Mexico’s Peso Gains as PRI Seeks More Spending Cuts in 2010
Published: 08 October 2009

Mexico’s peso gained for a fourth day as lawmakers from the Institutional Revolutionary Party said they will seek “more aggressive” spending cuts than President Felipe Calderon proposed in his 2010 budget plan.

The currency rose 0.8 per cent to 13.3683 per U.S. dollar at 5 p.m. New York time, from 13.4674 yesterday. The peso has gained 3 percent in the past four days.

Luis Videgaray, a PRI lawmaker and head of the budget committee in the lower house of Congress said today his party will seek further spending cuts. Cemex Chief Executive Officer Lorenzo Zambrano urged the Mexican Congress to approve tax reforms in the 2010 budget that include a special two per cent tax on consumption to help boost non-oil revenue.

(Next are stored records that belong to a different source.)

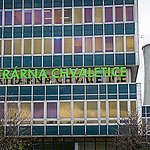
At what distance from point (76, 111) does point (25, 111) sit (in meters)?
5.56

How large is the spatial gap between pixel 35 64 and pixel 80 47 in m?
5.43

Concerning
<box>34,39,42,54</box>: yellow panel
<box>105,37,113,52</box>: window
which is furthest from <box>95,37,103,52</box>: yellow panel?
<box>34,39,42,54</box>: yellow panel

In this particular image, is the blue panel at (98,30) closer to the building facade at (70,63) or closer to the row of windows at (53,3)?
the building facade at (70,63)

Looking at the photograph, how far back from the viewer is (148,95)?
6444cm

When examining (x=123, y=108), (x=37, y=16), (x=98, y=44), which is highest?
(x=37, y=16)

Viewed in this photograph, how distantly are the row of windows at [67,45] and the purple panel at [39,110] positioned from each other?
20.1 feet

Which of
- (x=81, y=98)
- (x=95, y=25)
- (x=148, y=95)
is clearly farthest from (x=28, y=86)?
(x=148, y=95)

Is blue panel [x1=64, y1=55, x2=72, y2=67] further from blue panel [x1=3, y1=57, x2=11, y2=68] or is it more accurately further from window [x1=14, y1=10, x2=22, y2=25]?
window [x1=14, y1=10, x2=22, y2=25]

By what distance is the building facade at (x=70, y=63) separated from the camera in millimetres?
45594

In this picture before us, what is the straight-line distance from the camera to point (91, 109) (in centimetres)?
4572

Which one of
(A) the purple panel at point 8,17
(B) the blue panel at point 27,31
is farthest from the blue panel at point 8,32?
(B) the blue panel at point 27,31

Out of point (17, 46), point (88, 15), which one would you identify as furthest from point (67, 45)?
point (17, 46)

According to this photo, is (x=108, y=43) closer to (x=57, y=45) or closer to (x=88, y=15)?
(x=88, y=15)

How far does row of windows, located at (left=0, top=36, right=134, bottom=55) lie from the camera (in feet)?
157
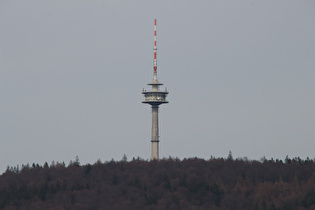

“Recent comments about the likelihood that the fiscal reform is going to be approved” are driving the peso’s gain today, said Gerardo Margolis, a vice president for emerging markets at TD Securities Inc. in Toronto.

Mexican Finance Minister Agustin Carstens said earlier this week he was “comfortable” his country could maintain an investment-grade debt rating as the government seeks to raise taxes.